Whatever groups the bands belonged to, the bottom line is the quality of the songs. Children of Nuggets is not as consistently great as Nuggets, Vol. 2, and it seems like there was some sort of desire to put a couple of instantly recognizable “hits” on it (this was also done on the first Nuggets box). Still, the quality of the songs is pretty consistently great. There are a few real dogs here (“New Kind Of Kick” by The Cramps sounds timid compared to the Swingin’ Neckbreakers’s ferocious, similarly-themed “I Live For Buzz,” Revolving Paint Dream’s “Flowers In The Sky” goes nowhere, “Psycko [Themes From Psycho and Vertigo]” is a cheesy surf-style instrumental by Laika and The Cosmonauts, The Unknowns are featured with the annoying “Not My Memory,” and Plasticland’s “Mink Dress” is a one-note idea, and not a good idea). These dogs are more than compensated for by the truly great songs (“Help You Ann” by Lyres, the early Bangles gem “The Real World,” “We’re Living In Violent Times” by the Barracudas, the power pop gem “The Trains,” from The Nashville Ramblers, “There Must Be A Better Life” from Biff, Bang, Pow!, “I May Hate You Sometimes” from The Posies, Hoodoo Gurus’s “I Want You Back,” the Godfathers’s “This Damn Nation,” “Everyday Things” by The Plimsouls, The Soft Boys’ classic “I Wanna Destroy You,” and “Ahead of My Time” by The Droogs—and that’s just the great songs from the first half of the box.

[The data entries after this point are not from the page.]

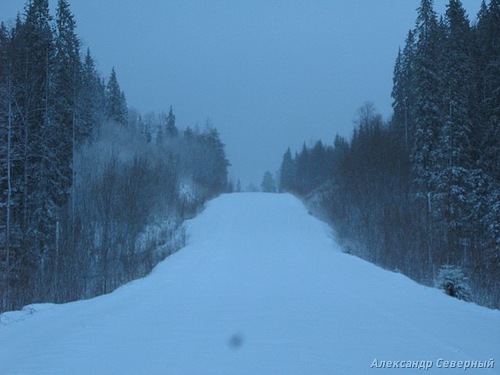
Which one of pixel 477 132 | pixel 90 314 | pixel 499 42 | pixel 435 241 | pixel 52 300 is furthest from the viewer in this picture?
pixel 477 132

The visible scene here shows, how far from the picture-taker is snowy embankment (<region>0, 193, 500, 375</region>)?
472cm

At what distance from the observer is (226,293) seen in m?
8.73

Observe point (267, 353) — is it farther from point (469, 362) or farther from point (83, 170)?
point (83, 170)

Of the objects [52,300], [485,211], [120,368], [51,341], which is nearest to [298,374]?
[120,368]

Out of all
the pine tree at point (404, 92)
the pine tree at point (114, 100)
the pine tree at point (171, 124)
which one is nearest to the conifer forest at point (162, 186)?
the pine tree at point (404, 92)

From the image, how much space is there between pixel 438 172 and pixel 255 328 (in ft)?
63.6

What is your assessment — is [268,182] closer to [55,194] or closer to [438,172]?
[438,172]

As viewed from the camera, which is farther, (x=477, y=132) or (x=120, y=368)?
(x=477, y=132)

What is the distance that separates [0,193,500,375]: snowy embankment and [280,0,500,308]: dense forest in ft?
17.7

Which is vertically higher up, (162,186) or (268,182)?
(268,182)

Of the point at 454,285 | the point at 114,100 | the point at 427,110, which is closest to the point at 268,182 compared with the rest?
the point at 114,100

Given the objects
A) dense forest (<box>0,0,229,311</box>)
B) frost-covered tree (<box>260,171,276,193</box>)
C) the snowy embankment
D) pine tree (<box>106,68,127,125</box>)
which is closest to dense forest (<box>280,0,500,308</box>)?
the snowy embankment

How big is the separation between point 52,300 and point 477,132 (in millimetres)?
22947

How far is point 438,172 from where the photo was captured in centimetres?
2175
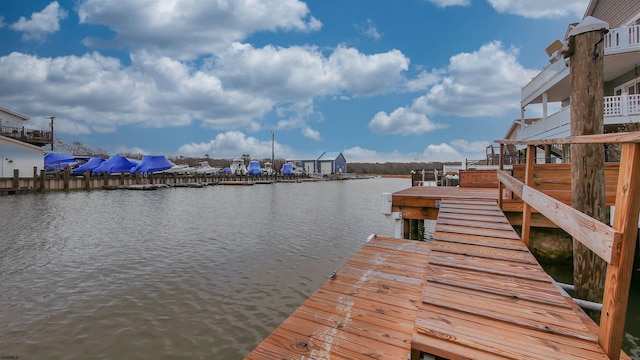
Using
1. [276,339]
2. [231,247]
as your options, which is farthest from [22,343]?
[231,247]

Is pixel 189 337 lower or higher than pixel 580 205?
lower

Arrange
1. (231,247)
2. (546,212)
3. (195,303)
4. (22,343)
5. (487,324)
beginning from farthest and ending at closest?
(231,247), (195,303), (22,343), (546,212), (487,324)

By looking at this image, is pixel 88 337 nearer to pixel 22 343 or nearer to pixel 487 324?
pixel 22 343

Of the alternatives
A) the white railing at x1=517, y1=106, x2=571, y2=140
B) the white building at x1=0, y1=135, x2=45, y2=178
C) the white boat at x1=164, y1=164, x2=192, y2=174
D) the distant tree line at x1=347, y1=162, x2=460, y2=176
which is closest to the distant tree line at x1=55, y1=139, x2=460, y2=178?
the distant tree line at x1=347, y1=162, x2=460, y2=176

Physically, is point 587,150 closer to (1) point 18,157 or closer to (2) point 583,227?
(2) point 583,227

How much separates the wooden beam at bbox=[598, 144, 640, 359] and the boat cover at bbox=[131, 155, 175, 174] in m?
42.2

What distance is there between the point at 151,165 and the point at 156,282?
119 feet

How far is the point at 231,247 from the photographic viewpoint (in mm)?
8930

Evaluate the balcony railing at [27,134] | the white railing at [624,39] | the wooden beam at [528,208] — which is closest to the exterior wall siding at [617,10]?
the white railing at [624,39]

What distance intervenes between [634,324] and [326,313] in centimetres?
451

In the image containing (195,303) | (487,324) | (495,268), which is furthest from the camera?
(195,303)

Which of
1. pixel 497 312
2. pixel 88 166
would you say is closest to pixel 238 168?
pixel 88 166

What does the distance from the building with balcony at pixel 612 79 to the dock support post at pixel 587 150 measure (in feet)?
24.6

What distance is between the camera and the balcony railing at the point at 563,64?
11.0 meters
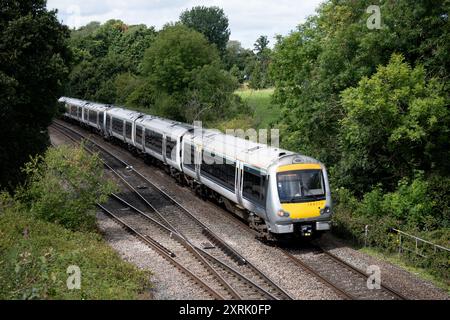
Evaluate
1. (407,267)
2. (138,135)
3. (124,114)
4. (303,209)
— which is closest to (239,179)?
(303,209)

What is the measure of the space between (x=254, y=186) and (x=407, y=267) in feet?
18.1

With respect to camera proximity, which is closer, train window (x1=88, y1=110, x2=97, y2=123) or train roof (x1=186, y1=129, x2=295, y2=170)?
train roof (x1=186, y1=129, x2=295, y2=170)

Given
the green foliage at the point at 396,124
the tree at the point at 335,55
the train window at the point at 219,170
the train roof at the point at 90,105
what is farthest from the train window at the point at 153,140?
the train roof at the point at 90,105

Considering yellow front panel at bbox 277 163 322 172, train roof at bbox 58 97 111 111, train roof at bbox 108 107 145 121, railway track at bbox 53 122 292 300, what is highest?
train roof at bbox 58 97 111 111

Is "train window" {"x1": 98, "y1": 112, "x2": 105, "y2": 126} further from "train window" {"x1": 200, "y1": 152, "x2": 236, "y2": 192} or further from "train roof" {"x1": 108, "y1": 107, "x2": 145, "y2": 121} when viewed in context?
"train window" {"x1": 200, "y1": 152, "x2": 236, "y2": 192}

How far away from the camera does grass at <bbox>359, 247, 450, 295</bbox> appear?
15.7 metres

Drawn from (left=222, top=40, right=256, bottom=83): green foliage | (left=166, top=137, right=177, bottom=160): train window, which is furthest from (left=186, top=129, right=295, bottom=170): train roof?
(left=222, top=40, right=256, bottom=83): green foliage

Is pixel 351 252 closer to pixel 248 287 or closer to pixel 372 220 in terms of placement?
pixel 372 220

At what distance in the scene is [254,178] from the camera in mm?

The good news is that most of the rest of the songs are closer to being great than they are to being dogs. It is these very good songs that make up the bulk of the four discs. Out of 100 songs, more than 90% run the range from good to great, with the vast majority of those falling solidly in the very good to great category.

Children Of Nuggets is also an important history lesson. Rock radio was arguably at its nadir in the 1980s. It’s easy to forget now that hugely famous bands like R.E.M. toiled in obscurity for most of the 1980s, and even U2 were little more than a cult act until their fourth album. At a time when commercial rock radio was dominated by bands like Mr. Mister, Simple Minds, and The Hooters, it was college radio that provided a different venue and gave play to bands like the ones collected here. Alternative rock exploded into the mainstream in the early 1990s. Children Of Nuggets shows what it was like in the underground before Nirvana.